RECORDS FOR THE EXERCISE >>
#####

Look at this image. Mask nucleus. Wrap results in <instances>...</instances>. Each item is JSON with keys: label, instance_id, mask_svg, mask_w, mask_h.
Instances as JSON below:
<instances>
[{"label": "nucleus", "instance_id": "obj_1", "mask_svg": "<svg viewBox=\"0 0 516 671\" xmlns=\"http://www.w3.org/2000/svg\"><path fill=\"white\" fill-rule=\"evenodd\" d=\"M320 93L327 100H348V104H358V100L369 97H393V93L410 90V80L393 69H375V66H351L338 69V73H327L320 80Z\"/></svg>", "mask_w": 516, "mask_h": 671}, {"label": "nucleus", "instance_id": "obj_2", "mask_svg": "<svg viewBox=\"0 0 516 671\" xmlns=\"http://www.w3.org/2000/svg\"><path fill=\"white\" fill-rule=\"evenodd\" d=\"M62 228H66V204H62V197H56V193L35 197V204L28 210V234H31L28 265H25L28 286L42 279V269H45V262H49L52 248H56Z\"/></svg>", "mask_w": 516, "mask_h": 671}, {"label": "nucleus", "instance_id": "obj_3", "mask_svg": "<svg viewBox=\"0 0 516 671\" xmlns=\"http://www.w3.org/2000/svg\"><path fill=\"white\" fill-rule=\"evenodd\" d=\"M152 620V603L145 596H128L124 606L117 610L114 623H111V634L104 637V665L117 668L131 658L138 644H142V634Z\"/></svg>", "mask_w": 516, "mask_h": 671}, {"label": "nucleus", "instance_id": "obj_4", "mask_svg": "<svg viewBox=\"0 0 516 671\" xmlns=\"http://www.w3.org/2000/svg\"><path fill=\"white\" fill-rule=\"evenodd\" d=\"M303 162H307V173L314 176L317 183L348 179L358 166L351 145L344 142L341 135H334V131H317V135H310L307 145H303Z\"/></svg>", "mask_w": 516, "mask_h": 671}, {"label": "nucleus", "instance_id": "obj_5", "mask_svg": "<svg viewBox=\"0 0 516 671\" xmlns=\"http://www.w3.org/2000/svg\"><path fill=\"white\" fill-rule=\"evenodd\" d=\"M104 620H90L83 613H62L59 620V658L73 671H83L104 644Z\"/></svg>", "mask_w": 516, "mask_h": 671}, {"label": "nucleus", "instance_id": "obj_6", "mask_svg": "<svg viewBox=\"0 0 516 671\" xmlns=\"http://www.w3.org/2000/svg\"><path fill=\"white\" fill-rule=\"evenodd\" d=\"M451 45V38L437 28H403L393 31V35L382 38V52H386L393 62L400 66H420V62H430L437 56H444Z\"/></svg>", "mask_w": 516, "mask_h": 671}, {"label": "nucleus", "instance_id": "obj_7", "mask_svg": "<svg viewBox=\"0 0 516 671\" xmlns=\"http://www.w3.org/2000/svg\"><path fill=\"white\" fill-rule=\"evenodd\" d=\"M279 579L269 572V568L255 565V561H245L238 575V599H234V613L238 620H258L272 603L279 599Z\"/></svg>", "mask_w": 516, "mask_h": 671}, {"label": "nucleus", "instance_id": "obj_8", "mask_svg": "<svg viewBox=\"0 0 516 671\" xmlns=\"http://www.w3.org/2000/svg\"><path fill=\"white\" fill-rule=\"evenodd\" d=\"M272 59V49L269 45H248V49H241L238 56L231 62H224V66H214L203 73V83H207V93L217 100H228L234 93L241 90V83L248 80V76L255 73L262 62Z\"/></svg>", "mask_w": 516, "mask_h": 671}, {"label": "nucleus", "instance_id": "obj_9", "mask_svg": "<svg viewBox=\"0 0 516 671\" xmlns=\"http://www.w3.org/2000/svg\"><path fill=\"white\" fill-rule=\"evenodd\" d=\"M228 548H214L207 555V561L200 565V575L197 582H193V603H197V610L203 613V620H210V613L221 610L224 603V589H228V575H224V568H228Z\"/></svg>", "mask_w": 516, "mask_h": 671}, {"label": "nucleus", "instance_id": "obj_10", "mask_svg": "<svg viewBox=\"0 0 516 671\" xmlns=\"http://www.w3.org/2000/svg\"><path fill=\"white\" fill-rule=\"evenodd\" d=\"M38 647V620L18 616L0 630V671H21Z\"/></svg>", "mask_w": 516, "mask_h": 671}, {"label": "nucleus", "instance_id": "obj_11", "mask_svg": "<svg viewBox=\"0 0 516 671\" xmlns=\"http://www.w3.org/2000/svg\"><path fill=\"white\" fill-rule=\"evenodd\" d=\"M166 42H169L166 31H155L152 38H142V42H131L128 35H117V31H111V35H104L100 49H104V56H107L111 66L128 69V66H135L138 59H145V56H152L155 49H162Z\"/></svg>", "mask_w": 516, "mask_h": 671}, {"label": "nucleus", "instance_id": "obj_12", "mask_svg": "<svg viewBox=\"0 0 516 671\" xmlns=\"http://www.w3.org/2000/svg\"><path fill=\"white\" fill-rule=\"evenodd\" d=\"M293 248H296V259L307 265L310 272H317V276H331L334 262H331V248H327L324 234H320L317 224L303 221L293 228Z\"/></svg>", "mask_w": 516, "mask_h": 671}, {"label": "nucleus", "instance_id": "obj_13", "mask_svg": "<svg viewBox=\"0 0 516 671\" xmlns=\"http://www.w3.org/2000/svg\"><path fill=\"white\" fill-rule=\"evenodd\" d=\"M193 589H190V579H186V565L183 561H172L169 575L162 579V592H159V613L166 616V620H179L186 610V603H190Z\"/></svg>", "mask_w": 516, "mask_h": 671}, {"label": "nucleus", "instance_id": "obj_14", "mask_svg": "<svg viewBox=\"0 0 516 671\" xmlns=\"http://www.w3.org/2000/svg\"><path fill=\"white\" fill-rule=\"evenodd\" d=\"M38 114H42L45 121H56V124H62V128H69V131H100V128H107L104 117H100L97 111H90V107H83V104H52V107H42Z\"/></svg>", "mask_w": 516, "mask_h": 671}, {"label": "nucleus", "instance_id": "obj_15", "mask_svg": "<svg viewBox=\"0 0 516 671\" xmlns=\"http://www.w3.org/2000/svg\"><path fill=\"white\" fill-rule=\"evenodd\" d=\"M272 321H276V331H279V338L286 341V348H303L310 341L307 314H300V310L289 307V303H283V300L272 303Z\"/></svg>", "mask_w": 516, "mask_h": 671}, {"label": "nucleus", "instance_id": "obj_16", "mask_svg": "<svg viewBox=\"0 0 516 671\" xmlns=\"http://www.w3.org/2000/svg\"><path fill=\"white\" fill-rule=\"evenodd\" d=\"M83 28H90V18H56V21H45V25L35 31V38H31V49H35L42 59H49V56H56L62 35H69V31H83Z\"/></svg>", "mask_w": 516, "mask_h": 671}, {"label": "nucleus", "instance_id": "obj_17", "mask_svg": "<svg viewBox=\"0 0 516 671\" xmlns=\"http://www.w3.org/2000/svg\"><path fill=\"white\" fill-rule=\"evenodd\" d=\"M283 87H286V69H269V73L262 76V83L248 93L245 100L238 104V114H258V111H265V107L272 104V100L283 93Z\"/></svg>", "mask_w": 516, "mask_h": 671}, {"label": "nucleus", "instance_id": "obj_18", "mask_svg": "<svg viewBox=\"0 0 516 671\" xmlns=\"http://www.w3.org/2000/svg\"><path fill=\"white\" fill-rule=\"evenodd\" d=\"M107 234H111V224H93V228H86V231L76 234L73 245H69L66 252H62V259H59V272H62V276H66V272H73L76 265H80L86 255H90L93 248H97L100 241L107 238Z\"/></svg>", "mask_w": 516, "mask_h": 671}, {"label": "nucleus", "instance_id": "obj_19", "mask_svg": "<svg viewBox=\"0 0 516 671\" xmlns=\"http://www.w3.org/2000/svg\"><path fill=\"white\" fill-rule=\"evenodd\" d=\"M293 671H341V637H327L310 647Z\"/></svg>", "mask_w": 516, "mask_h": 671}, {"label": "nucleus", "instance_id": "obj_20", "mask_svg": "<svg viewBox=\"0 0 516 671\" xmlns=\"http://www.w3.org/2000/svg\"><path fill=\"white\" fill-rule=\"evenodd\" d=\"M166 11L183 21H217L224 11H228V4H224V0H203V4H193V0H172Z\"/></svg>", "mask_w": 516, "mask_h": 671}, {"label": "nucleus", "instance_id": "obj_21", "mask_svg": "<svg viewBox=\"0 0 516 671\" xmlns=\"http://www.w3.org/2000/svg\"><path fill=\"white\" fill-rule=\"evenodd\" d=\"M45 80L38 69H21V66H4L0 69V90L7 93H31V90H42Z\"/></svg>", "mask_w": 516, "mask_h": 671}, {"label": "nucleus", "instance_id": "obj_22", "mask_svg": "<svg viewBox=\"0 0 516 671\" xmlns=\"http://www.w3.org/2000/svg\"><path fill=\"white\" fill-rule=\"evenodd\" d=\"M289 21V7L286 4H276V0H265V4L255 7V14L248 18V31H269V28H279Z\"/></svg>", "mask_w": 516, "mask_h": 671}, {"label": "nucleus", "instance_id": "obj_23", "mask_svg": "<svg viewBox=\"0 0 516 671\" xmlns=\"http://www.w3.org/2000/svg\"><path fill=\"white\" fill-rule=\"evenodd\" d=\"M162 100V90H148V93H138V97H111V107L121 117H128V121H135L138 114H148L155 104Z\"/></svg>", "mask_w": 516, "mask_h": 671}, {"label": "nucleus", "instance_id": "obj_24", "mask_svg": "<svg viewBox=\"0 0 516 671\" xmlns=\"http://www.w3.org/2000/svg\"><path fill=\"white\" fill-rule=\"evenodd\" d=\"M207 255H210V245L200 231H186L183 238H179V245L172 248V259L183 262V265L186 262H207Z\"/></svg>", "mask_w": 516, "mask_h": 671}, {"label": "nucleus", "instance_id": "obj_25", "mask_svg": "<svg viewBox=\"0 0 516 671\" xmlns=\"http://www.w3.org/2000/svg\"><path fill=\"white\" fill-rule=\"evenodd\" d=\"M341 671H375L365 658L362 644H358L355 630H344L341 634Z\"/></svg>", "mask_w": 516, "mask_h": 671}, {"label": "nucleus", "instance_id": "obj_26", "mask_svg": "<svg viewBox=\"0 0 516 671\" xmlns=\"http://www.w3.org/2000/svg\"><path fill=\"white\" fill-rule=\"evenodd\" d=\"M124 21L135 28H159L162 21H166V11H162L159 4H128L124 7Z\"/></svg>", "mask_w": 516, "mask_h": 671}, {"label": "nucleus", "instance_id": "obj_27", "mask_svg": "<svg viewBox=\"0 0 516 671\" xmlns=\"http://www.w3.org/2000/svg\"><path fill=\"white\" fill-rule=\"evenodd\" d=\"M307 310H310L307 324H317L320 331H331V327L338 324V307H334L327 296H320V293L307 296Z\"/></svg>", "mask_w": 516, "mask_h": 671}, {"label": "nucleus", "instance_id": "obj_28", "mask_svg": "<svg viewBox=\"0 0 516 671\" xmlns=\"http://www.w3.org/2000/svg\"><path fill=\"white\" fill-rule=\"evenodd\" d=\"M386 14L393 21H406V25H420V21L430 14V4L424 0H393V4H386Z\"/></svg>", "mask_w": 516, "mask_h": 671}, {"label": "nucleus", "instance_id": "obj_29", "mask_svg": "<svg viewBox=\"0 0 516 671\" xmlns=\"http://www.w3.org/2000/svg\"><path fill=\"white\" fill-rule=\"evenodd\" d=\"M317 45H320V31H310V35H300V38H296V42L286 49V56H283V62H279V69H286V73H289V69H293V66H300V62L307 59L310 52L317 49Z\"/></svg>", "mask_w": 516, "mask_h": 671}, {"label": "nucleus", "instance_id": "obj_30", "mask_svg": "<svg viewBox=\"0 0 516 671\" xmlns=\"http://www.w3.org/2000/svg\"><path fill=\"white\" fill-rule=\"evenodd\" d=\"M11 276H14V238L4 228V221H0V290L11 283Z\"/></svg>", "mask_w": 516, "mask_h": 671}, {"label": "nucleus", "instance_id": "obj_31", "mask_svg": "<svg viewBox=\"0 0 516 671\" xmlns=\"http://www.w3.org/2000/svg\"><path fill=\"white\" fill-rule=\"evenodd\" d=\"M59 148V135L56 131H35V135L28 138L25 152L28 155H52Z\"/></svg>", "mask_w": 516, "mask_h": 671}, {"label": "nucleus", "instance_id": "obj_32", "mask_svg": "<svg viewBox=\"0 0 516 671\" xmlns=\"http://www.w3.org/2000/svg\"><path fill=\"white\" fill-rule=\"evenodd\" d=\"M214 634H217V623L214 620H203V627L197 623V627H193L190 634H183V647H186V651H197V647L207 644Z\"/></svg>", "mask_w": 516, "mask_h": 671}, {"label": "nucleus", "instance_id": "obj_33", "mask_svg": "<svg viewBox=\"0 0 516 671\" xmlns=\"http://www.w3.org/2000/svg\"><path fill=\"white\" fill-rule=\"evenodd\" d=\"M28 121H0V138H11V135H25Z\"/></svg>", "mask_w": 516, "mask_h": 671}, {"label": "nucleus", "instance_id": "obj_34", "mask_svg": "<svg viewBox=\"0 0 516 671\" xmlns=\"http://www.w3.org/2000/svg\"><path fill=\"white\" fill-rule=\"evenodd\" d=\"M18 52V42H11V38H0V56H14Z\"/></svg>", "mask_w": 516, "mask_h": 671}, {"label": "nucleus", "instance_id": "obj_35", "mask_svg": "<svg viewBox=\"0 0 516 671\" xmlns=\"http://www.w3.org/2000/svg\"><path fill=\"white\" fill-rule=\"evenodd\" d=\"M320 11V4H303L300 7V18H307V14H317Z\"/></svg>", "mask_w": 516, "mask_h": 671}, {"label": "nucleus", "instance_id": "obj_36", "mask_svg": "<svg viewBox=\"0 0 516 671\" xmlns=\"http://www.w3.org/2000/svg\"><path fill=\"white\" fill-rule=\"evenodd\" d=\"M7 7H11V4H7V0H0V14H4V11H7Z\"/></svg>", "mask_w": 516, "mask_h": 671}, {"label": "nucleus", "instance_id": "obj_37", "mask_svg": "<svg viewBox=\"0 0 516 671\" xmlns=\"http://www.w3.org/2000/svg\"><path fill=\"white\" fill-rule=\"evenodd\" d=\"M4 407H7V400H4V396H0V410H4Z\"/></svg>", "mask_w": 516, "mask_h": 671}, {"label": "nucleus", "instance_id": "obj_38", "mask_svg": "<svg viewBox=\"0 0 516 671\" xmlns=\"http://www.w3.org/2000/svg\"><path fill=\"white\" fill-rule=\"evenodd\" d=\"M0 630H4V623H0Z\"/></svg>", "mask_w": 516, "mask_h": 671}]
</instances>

#####

EXERCISE REQUIREMENTS >>
Give the number of lines in the listing that contain the string "JSON", matching case exactly. Reply with the number only.

OUTPUT FOR THIS TASK >>
2